## Task prompt
Show all lines containing "burst" from the data below.
(Records to process Opens)
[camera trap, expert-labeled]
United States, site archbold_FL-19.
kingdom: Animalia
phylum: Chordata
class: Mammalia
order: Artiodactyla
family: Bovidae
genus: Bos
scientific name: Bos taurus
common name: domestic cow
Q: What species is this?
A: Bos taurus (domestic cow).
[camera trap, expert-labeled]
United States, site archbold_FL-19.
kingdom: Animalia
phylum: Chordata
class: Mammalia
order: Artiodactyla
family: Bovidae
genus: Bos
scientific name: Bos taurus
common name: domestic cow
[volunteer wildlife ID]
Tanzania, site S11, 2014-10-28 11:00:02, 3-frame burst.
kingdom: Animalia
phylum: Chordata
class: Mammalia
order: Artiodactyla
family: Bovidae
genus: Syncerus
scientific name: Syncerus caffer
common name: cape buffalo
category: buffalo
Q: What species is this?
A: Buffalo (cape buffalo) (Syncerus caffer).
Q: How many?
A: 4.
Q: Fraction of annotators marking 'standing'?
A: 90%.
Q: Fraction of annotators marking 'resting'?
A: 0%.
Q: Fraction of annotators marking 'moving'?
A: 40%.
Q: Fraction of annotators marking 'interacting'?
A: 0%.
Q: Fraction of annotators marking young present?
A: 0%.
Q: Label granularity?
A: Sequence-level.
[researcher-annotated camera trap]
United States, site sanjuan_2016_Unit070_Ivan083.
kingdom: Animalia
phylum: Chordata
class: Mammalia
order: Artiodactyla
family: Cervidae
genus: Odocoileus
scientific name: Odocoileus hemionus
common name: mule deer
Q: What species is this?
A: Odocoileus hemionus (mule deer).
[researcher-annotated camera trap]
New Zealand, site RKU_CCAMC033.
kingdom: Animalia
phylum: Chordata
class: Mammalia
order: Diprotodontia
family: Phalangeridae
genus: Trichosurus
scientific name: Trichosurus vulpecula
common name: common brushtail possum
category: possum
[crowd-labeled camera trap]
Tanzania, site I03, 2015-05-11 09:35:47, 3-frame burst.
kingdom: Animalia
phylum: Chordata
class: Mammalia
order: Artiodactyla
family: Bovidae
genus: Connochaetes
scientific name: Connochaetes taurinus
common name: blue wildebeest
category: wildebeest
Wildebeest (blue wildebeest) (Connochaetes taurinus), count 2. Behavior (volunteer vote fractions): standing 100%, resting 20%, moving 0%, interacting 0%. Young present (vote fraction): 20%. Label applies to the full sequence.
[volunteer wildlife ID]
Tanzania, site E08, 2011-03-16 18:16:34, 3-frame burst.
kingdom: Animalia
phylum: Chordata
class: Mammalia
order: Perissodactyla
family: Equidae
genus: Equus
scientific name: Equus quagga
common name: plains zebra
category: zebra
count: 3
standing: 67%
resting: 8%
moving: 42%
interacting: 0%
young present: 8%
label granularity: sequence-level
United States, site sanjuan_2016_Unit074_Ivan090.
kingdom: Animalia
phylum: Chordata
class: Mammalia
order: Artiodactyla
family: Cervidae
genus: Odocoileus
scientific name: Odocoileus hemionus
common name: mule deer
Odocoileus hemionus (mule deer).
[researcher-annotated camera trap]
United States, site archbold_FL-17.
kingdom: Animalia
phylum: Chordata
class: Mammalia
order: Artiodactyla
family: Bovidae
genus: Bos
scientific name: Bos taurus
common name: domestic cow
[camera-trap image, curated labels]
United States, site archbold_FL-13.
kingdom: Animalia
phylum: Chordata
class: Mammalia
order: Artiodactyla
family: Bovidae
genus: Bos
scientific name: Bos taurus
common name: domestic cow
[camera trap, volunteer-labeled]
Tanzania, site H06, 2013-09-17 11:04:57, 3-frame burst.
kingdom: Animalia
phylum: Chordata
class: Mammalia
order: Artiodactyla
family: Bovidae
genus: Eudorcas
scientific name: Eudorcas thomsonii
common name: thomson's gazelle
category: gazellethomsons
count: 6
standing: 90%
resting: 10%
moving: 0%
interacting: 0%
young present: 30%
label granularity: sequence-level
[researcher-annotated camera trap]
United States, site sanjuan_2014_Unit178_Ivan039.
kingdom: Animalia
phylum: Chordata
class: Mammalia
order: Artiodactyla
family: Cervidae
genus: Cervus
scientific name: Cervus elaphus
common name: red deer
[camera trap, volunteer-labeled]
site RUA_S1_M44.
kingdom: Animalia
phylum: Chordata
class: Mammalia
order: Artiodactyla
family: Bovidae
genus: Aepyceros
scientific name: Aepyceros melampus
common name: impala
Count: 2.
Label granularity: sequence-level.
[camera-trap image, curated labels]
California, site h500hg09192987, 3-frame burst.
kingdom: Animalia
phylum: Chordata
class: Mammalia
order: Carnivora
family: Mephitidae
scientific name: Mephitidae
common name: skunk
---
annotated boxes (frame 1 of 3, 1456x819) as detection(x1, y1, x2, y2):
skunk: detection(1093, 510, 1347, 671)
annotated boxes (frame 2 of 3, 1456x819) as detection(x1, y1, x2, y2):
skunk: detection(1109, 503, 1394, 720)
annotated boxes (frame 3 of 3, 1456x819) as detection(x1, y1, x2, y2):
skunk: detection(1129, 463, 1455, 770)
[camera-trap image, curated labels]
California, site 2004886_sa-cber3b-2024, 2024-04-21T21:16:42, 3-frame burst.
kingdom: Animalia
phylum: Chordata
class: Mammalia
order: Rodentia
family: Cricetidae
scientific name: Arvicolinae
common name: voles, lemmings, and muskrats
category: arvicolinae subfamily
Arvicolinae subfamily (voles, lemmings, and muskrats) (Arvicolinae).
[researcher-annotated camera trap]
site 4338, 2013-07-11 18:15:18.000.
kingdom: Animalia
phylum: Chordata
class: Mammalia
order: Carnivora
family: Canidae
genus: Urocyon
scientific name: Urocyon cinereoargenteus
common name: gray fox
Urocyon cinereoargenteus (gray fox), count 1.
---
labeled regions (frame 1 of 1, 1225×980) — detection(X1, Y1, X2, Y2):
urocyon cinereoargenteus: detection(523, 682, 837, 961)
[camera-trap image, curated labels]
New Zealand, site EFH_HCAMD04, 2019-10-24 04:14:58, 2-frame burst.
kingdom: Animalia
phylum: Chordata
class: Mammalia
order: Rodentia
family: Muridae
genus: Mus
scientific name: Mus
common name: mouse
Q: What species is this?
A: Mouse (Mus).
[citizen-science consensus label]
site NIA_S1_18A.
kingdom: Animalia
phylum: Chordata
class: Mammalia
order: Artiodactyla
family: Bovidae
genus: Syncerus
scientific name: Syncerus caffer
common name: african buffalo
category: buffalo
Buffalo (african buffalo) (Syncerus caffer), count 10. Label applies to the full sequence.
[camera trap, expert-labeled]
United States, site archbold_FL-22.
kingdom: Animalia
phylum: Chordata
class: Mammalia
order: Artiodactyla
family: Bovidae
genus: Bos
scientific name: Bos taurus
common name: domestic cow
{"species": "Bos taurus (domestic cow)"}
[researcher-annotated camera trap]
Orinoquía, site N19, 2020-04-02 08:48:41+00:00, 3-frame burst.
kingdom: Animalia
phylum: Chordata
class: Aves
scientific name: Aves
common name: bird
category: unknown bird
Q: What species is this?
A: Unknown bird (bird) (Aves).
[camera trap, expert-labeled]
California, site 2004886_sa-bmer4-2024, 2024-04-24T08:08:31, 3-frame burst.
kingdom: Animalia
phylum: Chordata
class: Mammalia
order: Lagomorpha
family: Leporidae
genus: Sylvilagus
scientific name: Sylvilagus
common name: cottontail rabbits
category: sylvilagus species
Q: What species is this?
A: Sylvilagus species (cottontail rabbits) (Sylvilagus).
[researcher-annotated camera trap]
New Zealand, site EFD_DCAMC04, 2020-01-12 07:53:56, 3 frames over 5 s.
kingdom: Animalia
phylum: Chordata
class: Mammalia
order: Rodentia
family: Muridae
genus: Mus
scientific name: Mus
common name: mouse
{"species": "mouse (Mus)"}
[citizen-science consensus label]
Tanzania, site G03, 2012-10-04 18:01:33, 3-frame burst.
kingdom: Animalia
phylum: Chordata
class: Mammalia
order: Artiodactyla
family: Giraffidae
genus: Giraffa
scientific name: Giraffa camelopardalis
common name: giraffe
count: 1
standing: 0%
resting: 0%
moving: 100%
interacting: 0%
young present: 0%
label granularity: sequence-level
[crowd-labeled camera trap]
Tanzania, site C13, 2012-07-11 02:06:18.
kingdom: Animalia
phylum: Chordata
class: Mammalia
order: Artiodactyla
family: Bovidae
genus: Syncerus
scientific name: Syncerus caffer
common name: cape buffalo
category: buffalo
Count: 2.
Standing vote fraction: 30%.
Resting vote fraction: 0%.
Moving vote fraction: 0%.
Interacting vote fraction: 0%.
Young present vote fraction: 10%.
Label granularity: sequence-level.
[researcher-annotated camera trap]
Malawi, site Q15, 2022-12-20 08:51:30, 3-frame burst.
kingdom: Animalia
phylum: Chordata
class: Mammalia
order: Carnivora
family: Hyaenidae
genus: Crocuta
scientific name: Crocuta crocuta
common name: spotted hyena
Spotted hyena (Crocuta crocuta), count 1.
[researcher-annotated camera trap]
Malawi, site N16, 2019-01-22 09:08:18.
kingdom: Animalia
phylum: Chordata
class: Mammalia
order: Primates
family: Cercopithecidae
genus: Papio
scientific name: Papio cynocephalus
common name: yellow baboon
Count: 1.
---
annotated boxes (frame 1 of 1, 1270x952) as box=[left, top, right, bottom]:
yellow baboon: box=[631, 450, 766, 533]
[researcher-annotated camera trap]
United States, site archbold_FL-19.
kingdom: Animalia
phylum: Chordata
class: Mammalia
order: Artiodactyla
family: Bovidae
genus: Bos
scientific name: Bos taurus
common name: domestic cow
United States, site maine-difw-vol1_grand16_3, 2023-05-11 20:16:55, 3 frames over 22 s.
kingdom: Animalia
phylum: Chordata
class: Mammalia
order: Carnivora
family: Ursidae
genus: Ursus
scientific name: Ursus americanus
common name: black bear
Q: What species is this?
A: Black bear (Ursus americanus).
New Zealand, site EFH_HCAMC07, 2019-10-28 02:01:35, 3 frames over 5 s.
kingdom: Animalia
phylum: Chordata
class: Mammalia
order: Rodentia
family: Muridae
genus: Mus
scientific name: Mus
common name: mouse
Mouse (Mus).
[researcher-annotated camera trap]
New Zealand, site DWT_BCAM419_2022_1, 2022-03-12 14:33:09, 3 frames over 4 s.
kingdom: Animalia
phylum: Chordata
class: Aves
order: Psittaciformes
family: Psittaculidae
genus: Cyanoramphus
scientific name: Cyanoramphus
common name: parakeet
(Records to process Closes)
## Solved exercise
Tanzania, site S11, 2014-10-28 11:00:02, 3-frame burst.
Tanzania, site I03, 2015-05-11 09:35:47, 3-frame burst.
Tanzania, site E08, 2011-03-16 18:16:34, 3-frame burst.
Tanzania, site H06, 2013-09-17 11:04:57, 3-frame burst.
California, site h500hg09192987, 3-frame burst.
California, site 2004886_sa-cber3b-2024, 2024-04-21T21:16:42, 3-frame burst.
New Zealand, site EFH_HCAMD04, 2019-10-24 04:14:58, 2-frame burst.
Orinoquía, site N19, 2020-04-02 08:48:41+00:00, 3-frame burst.
California, site 2004886_sa-bmer4-2024, 2024-04-24T08:08:31, 3-frame burst.
Tanzania, site G03, 2012-10-04 18:01:33, 3-frame burst.
Malawi, site Q15, 2022-12-20 08:51:30, 3-frame burst.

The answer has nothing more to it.